=== TRECHO PARA LEITURA ===
^^^^

Em São Paulo, o povo inunda as ruas, aclamando-o. Prudente de Moraes tem que falar do alto de um tílburi, o de “nº 46”. Da Estação, passa pela avenida Rangel Pestana, na Ladeira do Carmo e no Largo do Palácio, pela rua 15 de novembro, largo do Rosário, pela rua São Bento, até o Hotel França. O povo não se afasta. No dia 30 de outubro de 1901, ruma até o Clube Ginástico Português, à rua Marechal Deodoro, onde acontecerá a “Convenção da Dissidência”. No dia 6 de novembro, é aprovado o manifesto-programa – datado do dia anterior – do Partido Republicano Dissidente de São Paulo, tendo Prudente de Moraes como um dos seus líderes.

É a última participação política de Prudente José de Moraes Barros. A tuberculose já o leva para o fim.

Agonia de um homem

É Paulo de Moraes Barros, o sobrinho e herdeiro político, o médico que cuida de Prudente de Moraes. O Doutor Paulo sabe da gravidade da situação e envia Prudente para um descanso em Cambuquira. De lá, Prudente de Moraes escreve para o amigo José Gabriel de Oliveira e Souza, em carta de 2 de junho de 2002:

“Aqui estou há cerca de dois meses(….) O meu peso que já estava abaixo do normal era de 60 quilos. Daí para cá, perdi 7 quilos e fiquei reduzido a 53! Não tenho tirado da permanência aqui o resultado benéfico que esperavam os médicos. A febrícula, o catarro e a tosse que produziram este abatimento, apesar de atenuados, ainda não me deixam em paz.”.

Quando retorna a Piracicaba, Prudente de Moraes faz uma brincadeira de humor negro que se tornaria frase memorável para a época: “Não sairei mais de perto do Gaspar.” Tratava-se de Gaspar Fessel, o coveiro do cemitério. “Ir para o Gaspar”, a frase que Prudente de Moraes popularizou, significava estar próximo de morrer. A agonia começa no dia 2 de dezembro de 1902.

A descrição do escritor Silveira Peixoto é dramática:

“Não é mais aquela casa feliz, esta casa em que Prudente vai morrer. Falta um balão de oxigênio, um daqueles balões que, desde há dias, ainda lhe vêm dando um pouco mais de vida. Dentre os lençóis amarfanhados, dentre as barbas desalinhadas, dentre os lábios emurchecidos, quebrando em reticências, vem um murmúrio que é uma súplica:

– Paulo!… Mais ar!… Paulo!

E Paulo de Moraes Barros, que é seu médico e enfermeiro, num desespero, toma de um grande leque e abana, e abana, à espera de que, com um outro balão de oxigênio, cheguem mais alguns instante de vida para o tio. (…) Em voz sumida, faz-se ouvir de novo a súplica:

– Mais ar! Paulo!”

^^^^

=== MATERIAL FORNECIDO ===
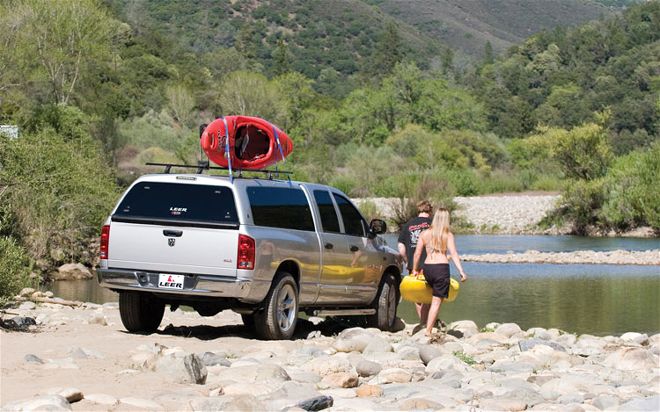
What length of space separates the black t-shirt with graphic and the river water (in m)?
4.80

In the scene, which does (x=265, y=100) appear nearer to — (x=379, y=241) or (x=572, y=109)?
(x=572, y=109)

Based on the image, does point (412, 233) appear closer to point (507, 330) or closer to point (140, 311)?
point (507, 330)

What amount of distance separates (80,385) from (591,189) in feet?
168

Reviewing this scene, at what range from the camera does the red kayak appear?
57.0 ft

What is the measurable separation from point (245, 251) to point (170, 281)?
977mm

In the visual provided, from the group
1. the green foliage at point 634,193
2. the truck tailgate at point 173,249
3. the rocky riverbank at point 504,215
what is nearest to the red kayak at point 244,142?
the truck tailgate at point 173,249

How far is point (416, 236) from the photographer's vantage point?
16.7 meters

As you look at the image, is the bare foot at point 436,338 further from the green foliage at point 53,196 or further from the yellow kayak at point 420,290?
the green foliage at point 53,196

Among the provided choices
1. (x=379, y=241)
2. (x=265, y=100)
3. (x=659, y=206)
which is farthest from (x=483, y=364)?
(x=265, y=100)

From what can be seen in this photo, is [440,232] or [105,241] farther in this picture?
[440,232]

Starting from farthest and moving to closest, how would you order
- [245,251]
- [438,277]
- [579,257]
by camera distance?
[579,257], [438,277], [245,251]

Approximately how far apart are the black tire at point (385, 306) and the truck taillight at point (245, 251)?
3.80 meters

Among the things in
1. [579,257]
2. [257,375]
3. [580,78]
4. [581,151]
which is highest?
[580,78]

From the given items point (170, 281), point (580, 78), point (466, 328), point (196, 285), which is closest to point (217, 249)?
point (196, 285)
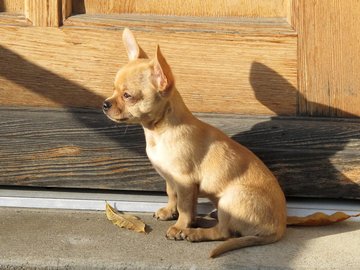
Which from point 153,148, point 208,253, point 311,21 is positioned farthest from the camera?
point 311,21

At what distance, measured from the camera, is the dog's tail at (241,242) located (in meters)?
3.24

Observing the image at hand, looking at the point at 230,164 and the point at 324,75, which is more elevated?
the point at 324,75

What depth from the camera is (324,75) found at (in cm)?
386

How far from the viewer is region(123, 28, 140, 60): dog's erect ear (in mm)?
3520

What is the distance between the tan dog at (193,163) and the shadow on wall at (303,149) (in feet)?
0.97

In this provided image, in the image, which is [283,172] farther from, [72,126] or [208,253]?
[72,126]

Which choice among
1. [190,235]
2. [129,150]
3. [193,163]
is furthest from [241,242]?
[129,150]

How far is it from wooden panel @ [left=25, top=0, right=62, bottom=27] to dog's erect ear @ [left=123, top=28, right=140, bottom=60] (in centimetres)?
51

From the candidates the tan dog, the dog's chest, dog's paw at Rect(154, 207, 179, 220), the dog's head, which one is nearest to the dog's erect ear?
the tan dog

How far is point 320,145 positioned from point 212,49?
2.26 feet

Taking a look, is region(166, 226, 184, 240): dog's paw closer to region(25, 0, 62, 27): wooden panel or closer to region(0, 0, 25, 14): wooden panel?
region(25, 0, 62, 27): wooden panel

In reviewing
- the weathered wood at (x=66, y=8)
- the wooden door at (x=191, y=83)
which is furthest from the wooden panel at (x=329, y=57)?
the weathered wood at (x=66, y=8)

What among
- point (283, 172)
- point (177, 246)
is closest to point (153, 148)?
point (177, 246)

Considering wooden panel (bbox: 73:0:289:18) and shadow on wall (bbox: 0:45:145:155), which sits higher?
wooden panel (bbox: 73:0:289:18)
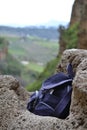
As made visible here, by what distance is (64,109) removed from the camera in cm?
305

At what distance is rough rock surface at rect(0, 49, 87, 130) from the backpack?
13cm

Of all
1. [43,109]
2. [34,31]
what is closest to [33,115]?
[43,109]

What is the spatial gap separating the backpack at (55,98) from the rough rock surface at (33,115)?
0.13 m

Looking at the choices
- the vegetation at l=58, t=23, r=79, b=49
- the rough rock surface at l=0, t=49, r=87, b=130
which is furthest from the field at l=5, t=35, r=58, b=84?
the rough rock surface at l=0, t=49, r=87, b=130

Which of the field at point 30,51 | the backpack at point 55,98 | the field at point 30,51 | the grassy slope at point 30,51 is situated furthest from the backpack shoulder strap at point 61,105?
the grassy slope at point 30,51

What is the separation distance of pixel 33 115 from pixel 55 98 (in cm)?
23

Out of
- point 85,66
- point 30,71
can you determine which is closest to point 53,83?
point 85,66

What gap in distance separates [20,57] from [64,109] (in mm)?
72922

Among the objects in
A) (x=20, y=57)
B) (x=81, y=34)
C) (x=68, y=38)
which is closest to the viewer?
(x=81, y=34)

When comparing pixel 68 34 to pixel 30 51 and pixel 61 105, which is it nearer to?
pixel 61 105

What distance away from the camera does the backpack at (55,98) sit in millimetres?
3070

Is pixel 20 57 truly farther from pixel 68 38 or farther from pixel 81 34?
pixel 81 34

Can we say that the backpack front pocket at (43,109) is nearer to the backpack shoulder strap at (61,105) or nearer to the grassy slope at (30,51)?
the backpack shoulder strap at (61,105)

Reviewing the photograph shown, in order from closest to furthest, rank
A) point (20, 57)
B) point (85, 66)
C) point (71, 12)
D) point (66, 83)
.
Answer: point (85, 66), point (66, 83), point (71, 12), point (20, 57)
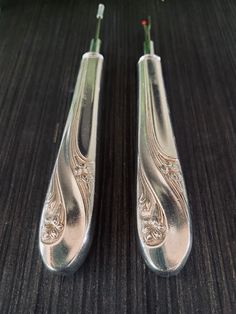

^^^^

=== INSTRUÇÕES DA TAREFA ===
Transcreva, sem nenhuma alteração, a passagem do trecho sobre Prudente de Moraes que fica entre "A descrição do" e "Mais ar!… Paulo!", inclusive.

=== RESPOSTA DA TAREFA ===
A descrição do escritor Silveira Peixoto é dramática:

“Não é mais aquela casa feliz, esta casa em que Prudente vai morrer. Falta um balão de oxigênio, um daqueles balões que, desde há dias, ainda lhe vêm dando um pouco mais de vida. Dentre os lençóis amarfanhados, dentre as barbas desalinhadas, dentre os lábios emurchecidos, quebrando em reticências, vem um murmúrio que é uma súplica:

– Paulo!… Mais ar!… Paulo!